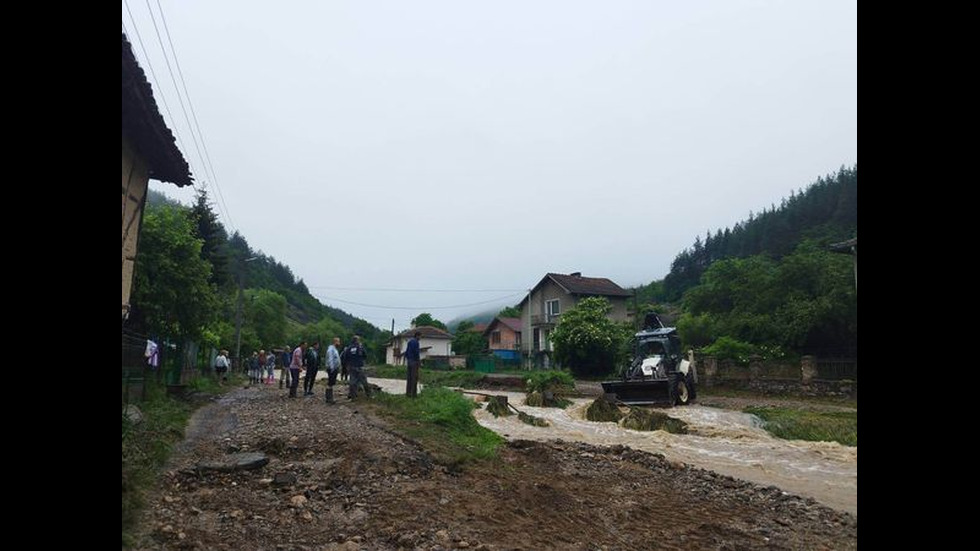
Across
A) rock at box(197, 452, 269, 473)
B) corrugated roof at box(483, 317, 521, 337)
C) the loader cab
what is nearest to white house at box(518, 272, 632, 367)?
corrugated roof at box(483, 317, 521, 337)

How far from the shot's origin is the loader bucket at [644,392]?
19797 millimetres

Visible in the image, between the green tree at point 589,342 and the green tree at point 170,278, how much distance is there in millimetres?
23950

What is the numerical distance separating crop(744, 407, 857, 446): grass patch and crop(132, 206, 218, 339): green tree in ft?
52.3

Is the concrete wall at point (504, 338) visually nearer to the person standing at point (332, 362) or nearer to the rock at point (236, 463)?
the person standing at point (332, 362)

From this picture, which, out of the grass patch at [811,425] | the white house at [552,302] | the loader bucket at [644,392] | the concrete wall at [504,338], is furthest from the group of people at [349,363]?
the concrete wall at [504,338]

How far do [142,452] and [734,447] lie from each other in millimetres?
11343

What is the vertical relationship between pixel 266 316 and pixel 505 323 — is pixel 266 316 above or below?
above

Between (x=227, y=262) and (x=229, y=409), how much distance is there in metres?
23.6

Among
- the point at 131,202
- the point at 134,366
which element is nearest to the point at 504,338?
the point at 134,366

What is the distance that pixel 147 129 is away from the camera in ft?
26.8

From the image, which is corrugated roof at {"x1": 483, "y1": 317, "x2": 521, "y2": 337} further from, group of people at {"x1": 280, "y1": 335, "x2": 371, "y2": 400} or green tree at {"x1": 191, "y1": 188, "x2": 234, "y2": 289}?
group of people at {"x1": 280, "y1": 335, "x2": 371, "y2": 400}

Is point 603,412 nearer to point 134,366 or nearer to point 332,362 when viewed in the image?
point 332,362
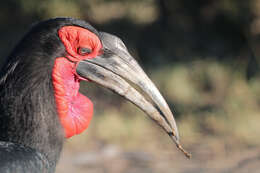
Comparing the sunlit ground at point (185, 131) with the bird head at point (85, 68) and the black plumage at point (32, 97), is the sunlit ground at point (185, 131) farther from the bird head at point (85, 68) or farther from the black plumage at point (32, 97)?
the black plumage at point (32, 97)

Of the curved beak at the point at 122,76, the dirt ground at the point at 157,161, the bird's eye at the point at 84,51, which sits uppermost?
the bird's eye at the point at 84,51

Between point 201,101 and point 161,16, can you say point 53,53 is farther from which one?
point 161,16

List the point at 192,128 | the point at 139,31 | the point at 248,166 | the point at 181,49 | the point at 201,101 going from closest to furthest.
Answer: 1. the point at 248,166
2. the point at 192,128
3. the point at 201,101
4. the point at 181,49
5. the point at 139,31

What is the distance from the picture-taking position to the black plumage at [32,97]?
257 cm

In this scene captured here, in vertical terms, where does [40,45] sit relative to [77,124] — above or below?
above

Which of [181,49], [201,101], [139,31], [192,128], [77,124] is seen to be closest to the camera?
[77,124]

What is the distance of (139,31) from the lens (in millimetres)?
8273

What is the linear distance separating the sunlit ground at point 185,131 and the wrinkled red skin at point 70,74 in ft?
8.10

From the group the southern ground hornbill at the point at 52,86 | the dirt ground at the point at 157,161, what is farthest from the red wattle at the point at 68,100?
the dirt ground at the point at 157,161

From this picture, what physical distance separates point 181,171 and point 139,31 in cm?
358

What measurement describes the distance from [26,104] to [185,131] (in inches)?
143

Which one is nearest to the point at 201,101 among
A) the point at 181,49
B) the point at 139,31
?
the point at 181,49

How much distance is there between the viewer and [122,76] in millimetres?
2766

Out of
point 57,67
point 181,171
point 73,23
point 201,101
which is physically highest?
point 201,101
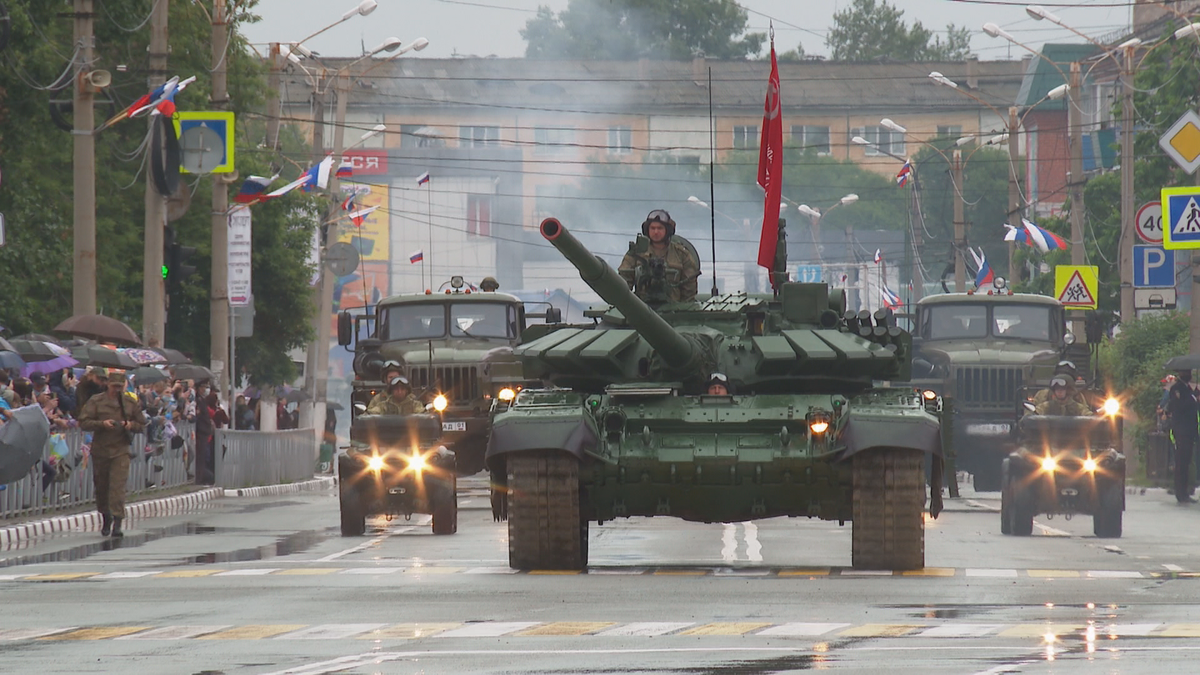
□ □ □ □ □
§ Exercise instructions: Pull out every line of the data above that contains the word "closest". Case counts.

§ Output for this exercise:
List the point at 192,128 | the point at 139,31 | the point at 248,166 | the point at 181,49 | the point at 201,101 going from closest to furthest.
Which of [181,49], [201,101], [139,31], [192,128], [77,124] is seen to be closest to the camera?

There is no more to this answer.